Henry van Dyke was born on November 10, 1852 and died on April 10, 1933.  He graduated from Princeton University in 1873 and from Princeton Theological Seminary in 1877. His friend and classmate Pres. Woodrow Wilson appointed him Ambassador to Netherlands and Luxembourg in 1913 just before WWI broke out. There he worked to protect American lives and provide relief. He was a friend of Helen Keller who wrote in her autobiography, Midstream: My Later Life :

Dr. van Dyke is the kind of a friend to have when one is up against a difficult problem. He will take trouble, days and nights of trouble, if it is for somebody else or for some cause he is interested in.

(Keller, Midstream, pp. 233-34)

Henry van Dyke was a Presbyterian clergyman and a writer, poet and hymn lyricist. Van Dyke chaired the committee that wrote the first Presbyterian printed liturgy, The Book of Common Worship of 1906, the first liturgical book of the Presbyterian Church in the United States. In 1908–09 Dr. van Dyke was an American lecturer at the University of Paris.

Here is a prayer he wrote for gifts for the daily tasks.

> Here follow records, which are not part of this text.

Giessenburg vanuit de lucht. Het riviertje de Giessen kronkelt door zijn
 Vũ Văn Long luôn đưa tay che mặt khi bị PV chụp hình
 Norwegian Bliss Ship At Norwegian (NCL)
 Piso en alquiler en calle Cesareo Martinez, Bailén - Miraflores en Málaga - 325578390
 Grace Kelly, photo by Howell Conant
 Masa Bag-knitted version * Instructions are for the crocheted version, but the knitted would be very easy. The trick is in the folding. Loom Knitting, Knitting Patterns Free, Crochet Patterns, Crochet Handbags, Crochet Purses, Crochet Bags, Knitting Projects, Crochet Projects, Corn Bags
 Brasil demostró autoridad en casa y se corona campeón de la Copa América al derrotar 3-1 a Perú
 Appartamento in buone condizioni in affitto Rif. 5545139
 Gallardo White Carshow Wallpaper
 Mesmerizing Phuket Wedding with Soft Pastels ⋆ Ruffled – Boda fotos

It is as close to perfect as man can create:

These are the gifts I ask of thee, Spirit serene:

Strength for the daily task, courage to face the road,
good cheer to help me bear the traveler’s load,
and, for the hours that come between,
an inward joy in all things heard and seen.

These are the sins I fain would have thee take away:

Malice and cold disdain, hot anger, sullen hate,
scorn of the lowly, envy of the great,
and discontent that casts a shadow gray
on all the brightness of the common day.